My hands hooked his wrists and knuckled them to the floor, and as I leaned down and pressed my lips to the fat pulsing under his skin, I quickly moved one hand to make a cut with my nail. No need to kill him. Just drain him.

He went hard between my legs and gave up the fight, his arms and hands relaxing under me. I’d never actually hunted before, but I’d heard Lilithians could hypnotise vampires the way vampires do humans—make them trust us; make them want us. So he was either under my spell, or very turned on by the idea of a dominant woman.

I let his wrists go and drew my hair back from where it caught in my lip, sinking into the magic and lust of the kill. His blood entered my mouth so fast my spine rolled as I gulped it down, and it tasted like bitter dark chocolate, so rich that the female essence in me wanted him. All of him, even though I couldn’t say what he looked like or even what colour his hair was. He was blood, and sex, and that was all.
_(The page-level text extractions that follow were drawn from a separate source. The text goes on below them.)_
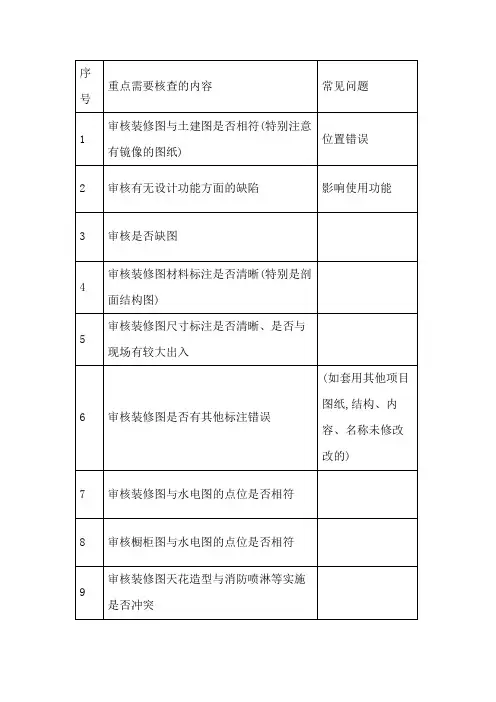 | 序号 | 重点需要核查的内容 | 常见问题 |
|---|---|---|
| 1 | 审核装修图与土建图是否相符(特别注意有镜像的图纸) | 位置错误 |
| 2 | 审核有无设计功能方面的缺陷 | 影响使用功能 |
| 3 | 审核是否缺图 | |
| 4 | 审核装修图材料标注是否清晰(特别是剖面结构图) | |
| 5 | 审核装修图尺寸标注是否清晰、是否与现场有较大出入 | |
| 6 | 审核装修图是否有其他标注错误 | (如套用其他项目图纸,结构、内容、名称未修改改的) |
| 7 | 审核装修图与水电图的点位是否相符 | |
| 8 | 审核橱柜图与水电图的点位是否相符 | |
| 9 | 审核装修图天花造型与消防喷淋等实施是否冲突 | |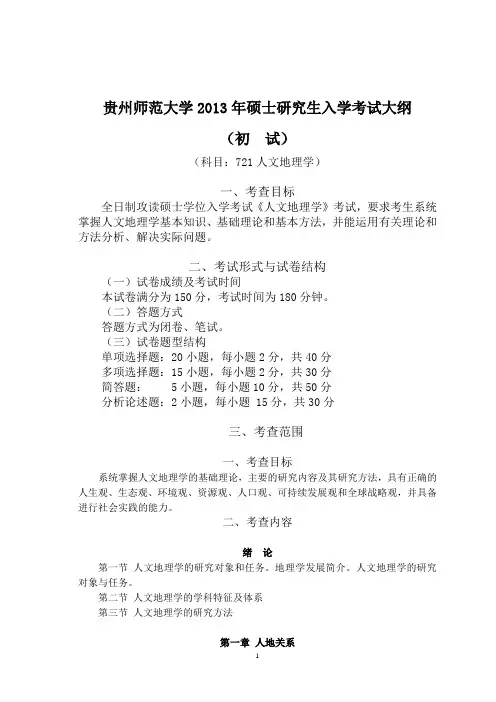 贵州师范大学 2013 年硕士研究生入学考试大纲

（初　试）

（科目：721 人文地理学）

一、考查目标

全日制攻读硕士学位入学考试《人文地理学》考试，要求考生系统掌握人文地理学基本知识、基础理论和基本方法，并能运用有关理论和方法分析、解决实际问题。

二、考试形式与试卷结构

（一）试卷成绩及考试时间

本试卷满分为 150 分，考试时间为 180 分钟。

（二）答题方式

答题方式为闭卷、笔试。

（三）试卷题型结构

单项选择题：20 小题，每小题 2 分，共 40 分

多项选择题：15 小题，每小题 2 分，共 30 分

简答题：　5 小题，每小题 10 分，共 50 分

分析论述题：2 小题，每小题 15 分，共 30 分

三、考查范围

一、考查目标

系统掌握人文地理学的基础理论，主要的研究内容及其研究方法，具有正确的人生观、生态观、环境观、资源观、人口观、可持续发展观和全球战略观，并具备进行社会实践的能力。

二、考查内容

绪　论

第一节 人文地理学的研究对象和任务。地理学发展简介。人文地理学的研究对象与任务。

第二节 人文地理学的学科特征及体系

第三节 人文地理学的研究方法

第一章 人地关系

1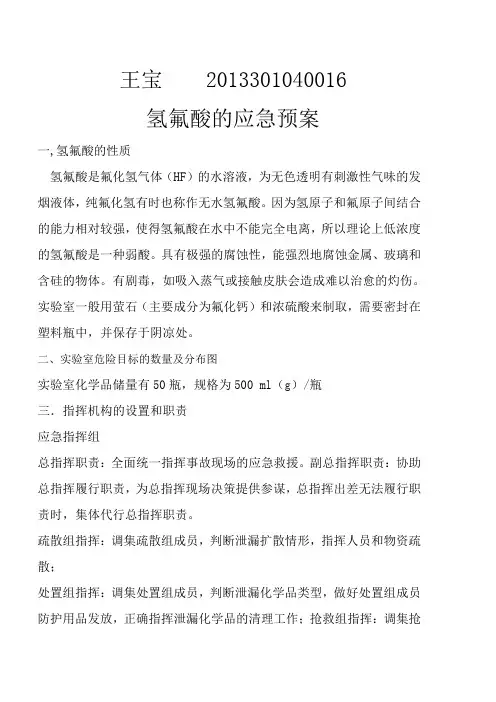 王宝　　2013301040016

氢氟酸的应急预案

一,氢氟酸的性质

氢氟酸是氟化氢气体（HF）的水溶液，为无色透明有刺激性气味的发烟液体，纯氟化氢有时也称作无水氢氟酸。因为氢原子和氟原子间结合的能力相对较强，使得氢氟酸在水中不能完全电离，所以理论上低浓度的氢氟酸是一种弱酸。具有极强的腐蚀性，能强烈地腐蚀金属、玻璃和含硅的物体。有剧毒，如吸入蒸气或接触皮肤会造成难以治愈的灼伤。实验室一般用萤石（主要成分为氟化钙）和浓硫酸来制取，需要密封在塑料瓶中，并保存于阴凉处。

二、实验室危险目标的数量及分布图

实验室化学品储量有 50 瓶，规格为 500 ml（g）/瓶

三．指挥机构的设置和职责

应急指挥组

总指挥职责：全面统一指挥事故现场的应急救援。副总指挥职责：协助总指挥履行职责，为总指挥现场决策提供参谋，总指挥出差无法履行职责时，集体代行总指挥职责。

疏散组指挥：调集疏散组成员，判断泄漏扩散情形，指挥人员和物资疏散；

处置组指挥：调集处置组成员，判断泄漏化学品类型，做好处置组成员防护用品发放，正确指挥泄漏化学品的清理工作；抢救组指挥：调集抢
When his hands wrapped my hips and a pair of thumbs moved down the back of my jeans, I pulled back with a giant gasp and slapped him clean across the face. Which only made the demon huntress in me so much more enthused.

“What the hell?” He rolled up slightly, holding his cheek.

“I came for blood,” I said, swinging my leg over him and standing up. “Not sex.”

He grabbed the pocket of my jeans and swept me back down onto him. “Well, maybe I want a little payment for my blood.”

I cocked my head sideways and smiled. “Of course. How rude of me.”

He took that to mean I agreed; guess he didn’t hear the sarcasm in my voice.

While his thoughts moved on to my breasts, his hands following, I drove mine seductively into his hair and gave his skull a very slight, very gentle zap.

My body jerked up and down like a kid on a washing machine, as the man quivered and convulsed under me, his fingers seizing up around my breasts until I shoved them off. The poor baby in my belly gave a little jump and rolled over, and I did the same, lunging off my victim just as a line of urine darkened his jeans.